Cour administrative d'appel de Marseille — Décision N° CAA13-22MA01359

lundi 11 juillet 2022

JuridictionCour administrative d'appel de Marseille
SectionCour administrative d'appel de Marseille
N° DossierCAA13-22MA01359
TypeOrdonnance
Recoursexcès de pouvoir
PublicationD
Avocat requérantSCP BOURGLAN - DAMAMME - LEONHARDT

Texte intégral

Vu la procédure suivante :

Procédure contentieuse antérieure :

M. B A a demandé au tribunal administratif de Marseille d'annuler la décision implicite par laquelle le préfet des Bouches-du-Rhône a refusé de lui délivrer un titre de séjour d'un an portant la mention " vie privée et familiale ", révélée par la délivrance d'un titre de séjour portant mention " étudiant ".

Par un jugement n° 2104506 du 8 mars 2022, le tribunal administratif de Marseille a rejeté sa demande.

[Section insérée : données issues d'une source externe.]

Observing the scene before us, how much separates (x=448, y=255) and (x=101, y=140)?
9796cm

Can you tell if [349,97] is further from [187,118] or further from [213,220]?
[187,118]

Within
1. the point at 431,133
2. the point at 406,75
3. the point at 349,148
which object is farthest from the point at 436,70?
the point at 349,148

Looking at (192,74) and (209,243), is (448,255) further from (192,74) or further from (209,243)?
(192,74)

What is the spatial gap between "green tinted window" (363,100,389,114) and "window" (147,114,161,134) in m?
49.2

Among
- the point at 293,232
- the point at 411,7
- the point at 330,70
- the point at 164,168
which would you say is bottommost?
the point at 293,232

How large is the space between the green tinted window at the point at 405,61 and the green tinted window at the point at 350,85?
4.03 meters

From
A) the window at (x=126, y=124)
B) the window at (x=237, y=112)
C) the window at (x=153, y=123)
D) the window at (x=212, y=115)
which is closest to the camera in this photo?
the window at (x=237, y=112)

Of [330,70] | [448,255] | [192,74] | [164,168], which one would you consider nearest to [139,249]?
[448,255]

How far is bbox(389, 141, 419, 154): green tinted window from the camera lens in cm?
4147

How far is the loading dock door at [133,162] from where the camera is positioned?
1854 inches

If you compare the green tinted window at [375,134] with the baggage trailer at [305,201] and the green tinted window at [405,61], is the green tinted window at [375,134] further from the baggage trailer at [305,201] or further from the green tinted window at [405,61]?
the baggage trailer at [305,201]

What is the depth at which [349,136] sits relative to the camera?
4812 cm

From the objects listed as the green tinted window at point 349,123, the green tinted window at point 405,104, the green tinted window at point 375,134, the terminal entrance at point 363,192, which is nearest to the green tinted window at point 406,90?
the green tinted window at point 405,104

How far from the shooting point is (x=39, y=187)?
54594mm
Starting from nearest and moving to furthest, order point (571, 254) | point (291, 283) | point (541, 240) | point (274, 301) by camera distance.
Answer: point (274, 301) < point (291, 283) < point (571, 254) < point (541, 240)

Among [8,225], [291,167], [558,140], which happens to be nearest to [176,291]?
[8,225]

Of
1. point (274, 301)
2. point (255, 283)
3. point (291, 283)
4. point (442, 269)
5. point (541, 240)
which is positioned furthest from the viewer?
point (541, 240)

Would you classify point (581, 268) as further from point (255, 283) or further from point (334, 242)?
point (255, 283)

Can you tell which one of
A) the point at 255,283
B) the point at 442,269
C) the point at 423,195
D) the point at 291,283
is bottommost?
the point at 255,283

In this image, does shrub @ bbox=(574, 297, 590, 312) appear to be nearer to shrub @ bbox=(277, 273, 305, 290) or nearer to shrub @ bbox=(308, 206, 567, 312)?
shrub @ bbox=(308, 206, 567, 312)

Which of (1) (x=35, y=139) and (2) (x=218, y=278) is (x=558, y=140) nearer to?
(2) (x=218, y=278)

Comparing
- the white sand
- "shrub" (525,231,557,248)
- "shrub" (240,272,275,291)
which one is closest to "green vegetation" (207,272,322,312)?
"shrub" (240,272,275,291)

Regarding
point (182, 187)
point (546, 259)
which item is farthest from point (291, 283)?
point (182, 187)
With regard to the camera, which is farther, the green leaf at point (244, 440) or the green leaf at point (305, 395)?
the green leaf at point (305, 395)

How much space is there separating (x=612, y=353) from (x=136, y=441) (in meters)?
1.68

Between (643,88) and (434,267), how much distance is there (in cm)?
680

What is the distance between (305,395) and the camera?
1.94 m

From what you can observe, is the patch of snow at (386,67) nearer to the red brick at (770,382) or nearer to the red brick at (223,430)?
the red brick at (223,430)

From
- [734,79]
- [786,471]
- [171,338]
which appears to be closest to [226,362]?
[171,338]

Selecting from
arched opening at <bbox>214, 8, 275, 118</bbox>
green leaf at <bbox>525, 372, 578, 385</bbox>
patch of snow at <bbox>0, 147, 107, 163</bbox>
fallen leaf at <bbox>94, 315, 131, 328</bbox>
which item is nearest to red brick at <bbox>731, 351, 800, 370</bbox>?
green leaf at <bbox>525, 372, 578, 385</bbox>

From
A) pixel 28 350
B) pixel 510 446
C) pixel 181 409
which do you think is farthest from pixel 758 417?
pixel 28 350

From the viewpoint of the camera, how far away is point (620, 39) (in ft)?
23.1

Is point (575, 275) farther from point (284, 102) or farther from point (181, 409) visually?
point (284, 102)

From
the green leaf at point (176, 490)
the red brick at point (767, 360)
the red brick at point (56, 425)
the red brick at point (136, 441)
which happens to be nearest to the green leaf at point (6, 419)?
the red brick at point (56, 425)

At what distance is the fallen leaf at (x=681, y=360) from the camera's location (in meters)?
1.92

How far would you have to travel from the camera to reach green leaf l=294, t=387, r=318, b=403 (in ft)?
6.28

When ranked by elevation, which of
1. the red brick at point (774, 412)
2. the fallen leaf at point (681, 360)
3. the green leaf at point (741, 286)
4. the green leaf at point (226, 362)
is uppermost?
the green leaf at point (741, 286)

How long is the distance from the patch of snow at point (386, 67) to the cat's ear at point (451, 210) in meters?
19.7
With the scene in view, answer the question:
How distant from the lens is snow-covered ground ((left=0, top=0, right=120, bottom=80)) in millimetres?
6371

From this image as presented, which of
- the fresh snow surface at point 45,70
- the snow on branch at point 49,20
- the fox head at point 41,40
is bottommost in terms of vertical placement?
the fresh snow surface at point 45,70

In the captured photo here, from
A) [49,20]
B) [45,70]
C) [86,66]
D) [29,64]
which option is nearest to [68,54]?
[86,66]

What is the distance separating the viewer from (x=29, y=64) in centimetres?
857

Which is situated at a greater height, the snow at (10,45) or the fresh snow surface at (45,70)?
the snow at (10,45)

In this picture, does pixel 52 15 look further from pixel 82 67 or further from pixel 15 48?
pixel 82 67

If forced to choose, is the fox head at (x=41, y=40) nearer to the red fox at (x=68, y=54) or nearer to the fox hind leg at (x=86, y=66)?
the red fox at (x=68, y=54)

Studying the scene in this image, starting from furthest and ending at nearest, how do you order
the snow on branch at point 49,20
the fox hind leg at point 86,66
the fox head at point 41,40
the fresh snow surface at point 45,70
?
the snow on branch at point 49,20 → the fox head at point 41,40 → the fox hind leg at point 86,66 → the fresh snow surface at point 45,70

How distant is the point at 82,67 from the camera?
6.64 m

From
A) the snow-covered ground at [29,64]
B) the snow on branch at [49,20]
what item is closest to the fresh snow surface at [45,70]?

Procédure devant la Cour :

Par une requête enregistrée le 10 mai 2022, M. A, représenté par Me Leonhardt, demande à la Cour :

1°) d'annuler le jugement du 8 mars 2022 ;

2°) d'annuler la décision implicite par laquelle le préfet des Bouches-du-Rhône a refusé de lui délivrer un titre de séjour d'un an portant la mention " vie privée et familiale ", révélée par la délivrance d'un titre de séjour portant la mention " étudiant " valable du 1er octobre 2020 au 30 septembre 2021 ;

3°) d'enjoindre au préfet, à titre principal, de lui délivrer un titre de séjour portant la mention " vie privée et familiale " dans un délai de quinze jours à compter de la notification du jugement à intervenir, sous astreinte de 100 euros par jour de retard et, à titre subsidiaire, de procéder au réexamen de sa situation administrative dans les mêmes conditions de délai et d'astreinte et de lui délivrer dans cette attente une autorisation provisoire de séjour l'autorisant à travailler à temps complet ;

4°) de mettre à la charge de l'Etat une somme de 1 200 euros au titre des dispositions de l'article L. 761-1 du code de justice administrative

Il soutient que :

- la décision en litige méconnaît les dispositions du 7° de l'article L. 313-11 du code de l'entrée et du séjour des étrangers et du droit d'asile ;

- elle méconnaît les dispositions de l'article L. 313-14 du code de l'entrée et du séjour des étrangers et du droit d'asile ;

- elle est entachée d'une erreur manifeste d'appréciation de sa situation personnelle ;

- elle méconnaît les dispositions de l'article L. 313-15 du code de l'entrée et du séjour des étrangers et du droit d'asile et d'une erreur manifeste d'appréciation dès lors qu'il remplit les conditions pour se voir délivrer un titre de séjour portant la mention " vie privée et familiale " sur le fondement de ces dispositions.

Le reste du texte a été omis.